John de Ris博士学术报告通知

时间:2011-12-06

报告内容:关于池火燃烧和辐射特性的专题报告
报 告 人:John de Ris博士(中科院外国专家特聘研究员)
报告时间:12月7日下午3:00
报告地点:火灾实验室多媒体会议室
参加人员:欢迎感兴趣的师生参加!

 

报告摘要:
The talk presents a model for the radiant fraction, incompleteness of combustion,
and effective radiation temperature with its associated absorption coefficient for
buoyant turbulent diffusion flames characteristic of fires. Effects of heat loss
(gain) to  nearby surfaces are included.
The combustion of the turbulent diffusion flames is driven by the local Rayleigh
instability of the flamelets. It results in the: (1) volumetric heat release rate,
(2) radiant fraction, and (3) incompleteness of combustion all being constants
independent of the fire size.
Radiation comes primarily from luminous soot. The radiative heat loss from flamelets
causes their local extinction with release of soot. Radiative extinction occurs in both
buoyant turbulent diffusion flames as well as laminar “candle” flames at their
smoke point. It results in a close correspondence between turbulent and laminar
flames for their soot formation rates and dependence on dependence on the flame
adiabatic stoichiometric temperature.
The correspondence produces a simple empirical relationship between the incompleteness of
combustion of turbulent flames to the fuel’s laminar-flame smoke point flame-height.

--

Stated task: In the talk announcement, what is the primary source of radiation in the flames?

--

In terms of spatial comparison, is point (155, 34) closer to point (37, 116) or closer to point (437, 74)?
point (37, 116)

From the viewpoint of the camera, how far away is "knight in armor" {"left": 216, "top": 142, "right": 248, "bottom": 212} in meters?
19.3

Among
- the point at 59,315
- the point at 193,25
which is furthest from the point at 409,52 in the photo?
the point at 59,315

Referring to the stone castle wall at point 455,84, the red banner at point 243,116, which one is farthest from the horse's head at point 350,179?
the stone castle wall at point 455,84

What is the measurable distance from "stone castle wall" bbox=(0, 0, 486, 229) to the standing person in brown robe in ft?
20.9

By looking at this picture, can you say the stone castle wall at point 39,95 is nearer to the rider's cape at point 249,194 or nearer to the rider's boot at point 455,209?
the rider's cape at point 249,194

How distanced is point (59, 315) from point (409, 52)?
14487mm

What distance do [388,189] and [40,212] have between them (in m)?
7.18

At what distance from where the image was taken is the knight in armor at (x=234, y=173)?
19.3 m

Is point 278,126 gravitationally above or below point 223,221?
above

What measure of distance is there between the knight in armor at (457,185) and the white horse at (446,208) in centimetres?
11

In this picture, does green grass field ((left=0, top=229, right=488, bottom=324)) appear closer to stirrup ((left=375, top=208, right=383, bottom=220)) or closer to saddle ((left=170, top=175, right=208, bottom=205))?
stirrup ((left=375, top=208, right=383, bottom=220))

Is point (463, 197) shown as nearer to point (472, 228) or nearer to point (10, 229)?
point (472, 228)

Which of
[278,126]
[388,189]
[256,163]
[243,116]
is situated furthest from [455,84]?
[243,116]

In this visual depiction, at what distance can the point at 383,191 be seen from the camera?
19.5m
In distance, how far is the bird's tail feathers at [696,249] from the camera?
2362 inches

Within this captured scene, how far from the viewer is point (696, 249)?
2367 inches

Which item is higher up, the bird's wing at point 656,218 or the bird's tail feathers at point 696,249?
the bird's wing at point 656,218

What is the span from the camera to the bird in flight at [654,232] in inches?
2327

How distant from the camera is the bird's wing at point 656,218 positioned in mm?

--

Answer for this exercise: Luminous soot.